Sucesso da Espanha passa pelo Barcelona?

É óbvio que há muitas jogadoras que nos conhecemos há muito tempo, eu falo por exemplo das do Barça, entendemos o futebol da mesma forma, e isso se transfere para o campo. Fica muito mais fácil, você conhece a perspectiva da tua companheira, sabe onde tem que dar o passe, seus movimentos, seus pontos fortes, e tudo isso ajuda, claro que sim.

O que mudou ao ser eleita a melhor do mundo em 2023?

Quando você ganha um prêmio deste nível, você fica mais reconhecida no mundo, alcança mais casas. É algo que dá uma sensação especial, ser referência para meninas, meninos e muita gente, não só crianças. Estou focada em fazer o melhor coletivamente, creio que é o que todas devem fazer, seja no clube ou na seleção. No clube, fizemos uma grande temporada, e aqui na seleção estamos a um passo de estar na final. Agora, todas as minhas energias estão em chegar nesta final.

Pensa em jogar em outras ligas, EUA ou Inglaterra?

Agora mesmo não te posso dizer o que vai acontecer no futuro, daqui a uns anos, vivo muito o presente, mas sou uma pessoa que nunca direi nunca. Sempre abro as portas para tudo, vou vivendo como me sinto a cada momento.

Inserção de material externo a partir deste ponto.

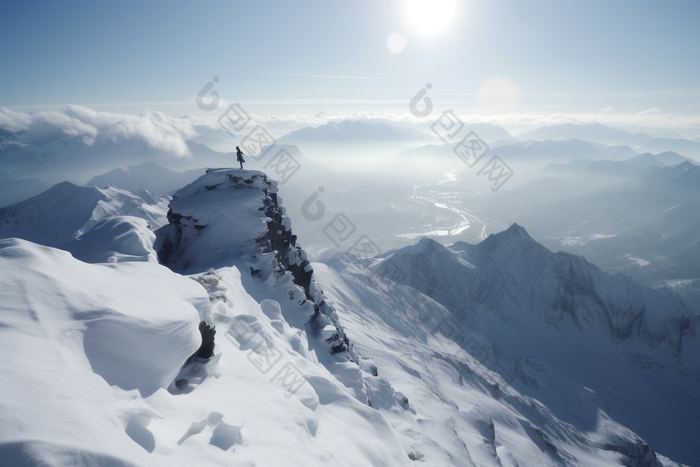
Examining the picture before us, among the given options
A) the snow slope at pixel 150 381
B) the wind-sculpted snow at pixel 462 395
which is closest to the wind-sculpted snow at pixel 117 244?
the snow slope at pixel 150 381

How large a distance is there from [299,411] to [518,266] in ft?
522

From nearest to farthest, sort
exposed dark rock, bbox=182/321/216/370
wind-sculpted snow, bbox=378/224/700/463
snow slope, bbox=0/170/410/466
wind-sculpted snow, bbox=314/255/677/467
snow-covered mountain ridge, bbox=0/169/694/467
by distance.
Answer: snow slope, bbox=0/170/410/466
snow-covered mountain ridge, bbox=0/169/694/467
exposed dark rock, bbox=182/321/216/370
wind-sculpted snow, bbox=314/255/677/467
wind-sculpted snow, bbox=378/224/700/463

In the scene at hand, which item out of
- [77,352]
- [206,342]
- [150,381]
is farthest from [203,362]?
[77,352]

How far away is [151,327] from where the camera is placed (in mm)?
11750

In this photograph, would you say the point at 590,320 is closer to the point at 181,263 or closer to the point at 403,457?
the point at 403,457

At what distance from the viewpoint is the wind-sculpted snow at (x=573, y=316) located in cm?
11650

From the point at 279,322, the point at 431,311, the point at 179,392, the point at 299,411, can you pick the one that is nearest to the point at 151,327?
the point at 179,392

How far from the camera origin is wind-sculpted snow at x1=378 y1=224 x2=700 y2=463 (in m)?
116

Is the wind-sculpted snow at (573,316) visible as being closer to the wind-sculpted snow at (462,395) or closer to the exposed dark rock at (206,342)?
the wind-sculpted snow at (462,395)

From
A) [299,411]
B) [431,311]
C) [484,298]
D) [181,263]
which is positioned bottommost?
[181,263]

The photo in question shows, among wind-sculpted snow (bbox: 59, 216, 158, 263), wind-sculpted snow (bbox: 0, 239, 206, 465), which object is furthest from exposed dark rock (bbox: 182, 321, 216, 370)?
wind-sculpted snow (bbox: 59, 216, 158, 263)

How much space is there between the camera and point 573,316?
139375 mm

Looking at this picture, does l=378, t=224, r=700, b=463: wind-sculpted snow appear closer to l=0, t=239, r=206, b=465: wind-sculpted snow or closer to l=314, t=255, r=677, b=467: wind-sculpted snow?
l=314, t=255, r=677, b=467: wind-sculpted snow

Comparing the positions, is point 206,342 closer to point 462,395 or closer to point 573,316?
point 462,395
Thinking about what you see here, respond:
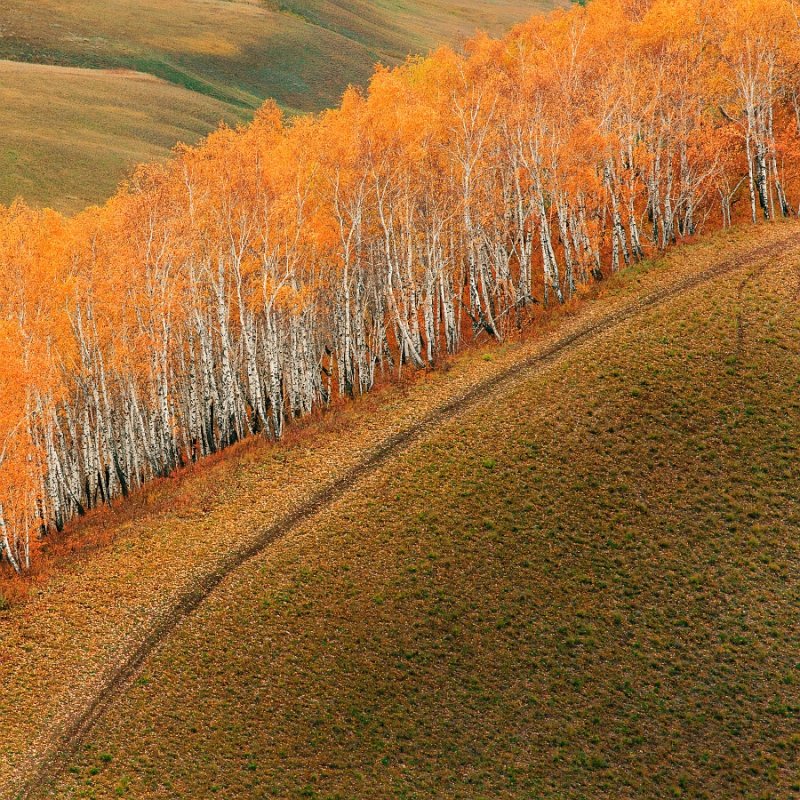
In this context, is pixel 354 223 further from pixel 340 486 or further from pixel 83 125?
pixel 83 125

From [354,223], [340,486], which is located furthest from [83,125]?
[340,486]

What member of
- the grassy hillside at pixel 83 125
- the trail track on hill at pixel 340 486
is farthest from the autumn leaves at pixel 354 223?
the grassy hillside at pixel 83 125

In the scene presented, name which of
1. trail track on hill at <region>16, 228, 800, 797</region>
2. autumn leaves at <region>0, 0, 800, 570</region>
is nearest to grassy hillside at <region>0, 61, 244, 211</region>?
autumn leaves at <region>0, 0, 800, 570</region>

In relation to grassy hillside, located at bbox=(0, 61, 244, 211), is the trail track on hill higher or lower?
lower

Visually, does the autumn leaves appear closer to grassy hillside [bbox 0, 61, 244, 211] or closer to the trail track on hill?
the trail track on hill

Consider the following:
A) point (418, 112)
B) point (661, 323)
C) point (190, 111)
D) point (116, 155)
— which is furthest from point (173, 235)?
point (190, 111)

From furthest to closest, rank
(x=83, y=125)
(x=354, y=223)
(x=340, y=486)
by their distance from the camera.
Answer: (x=83, y=125) < (x=354, y=223) < (x=340, y=486)

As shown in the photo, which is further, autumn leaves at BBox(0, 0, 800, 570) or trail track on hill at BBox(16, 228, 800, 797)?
autumn leaves at BBox(0, 0, 800, 570)

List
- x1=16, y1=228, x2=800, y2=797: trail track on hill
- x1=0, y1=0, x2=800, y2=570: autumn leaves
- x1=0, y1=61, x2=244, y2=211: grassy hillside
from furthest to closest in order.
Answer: x1=0, y1=61, x2=244, y2=211: grassy hillside
x1=0, y1=0, x2=800, y2=570: autumn leaves
x1=16, y1=228, x2=800, y2=797: trail track on hill
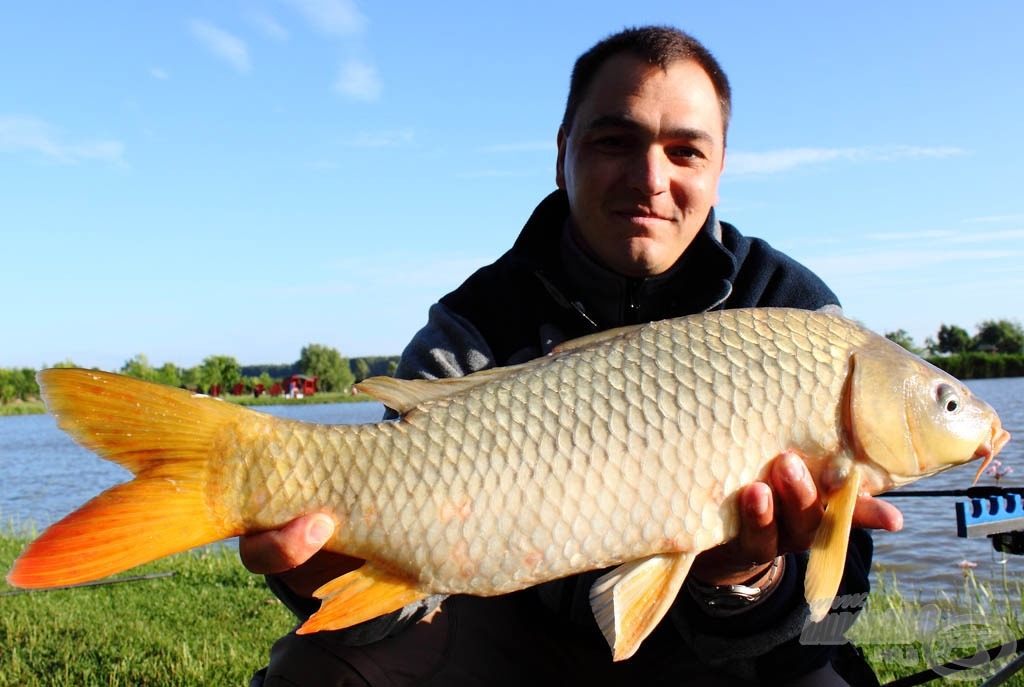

Quem gostou de ver jogar pela seleção brasileira?

No geral, o Brasil para mim é uma equipe que tem muita qualidade, que tem jogadoras desequilibrantes, que marcam a diferença no ataque, por isso digo que me surpreendeu o planejamento do outro dia. Me lembro de um jogo que fizemos na Espanha há uns anos e nós empatamos. Foi um jogo muito competitivo, e gostei muito da Kerolin. Sei que ficou lesionada neste ano, mas já a vimos de volta. Ela me pareceu uma jogadora muito dinâmica, muito ativa, com muita qualidade nos pés, muito rápida também. Se surpreendeu muito, no outro dia trocamos as camisas e gostei de conhecê-la também.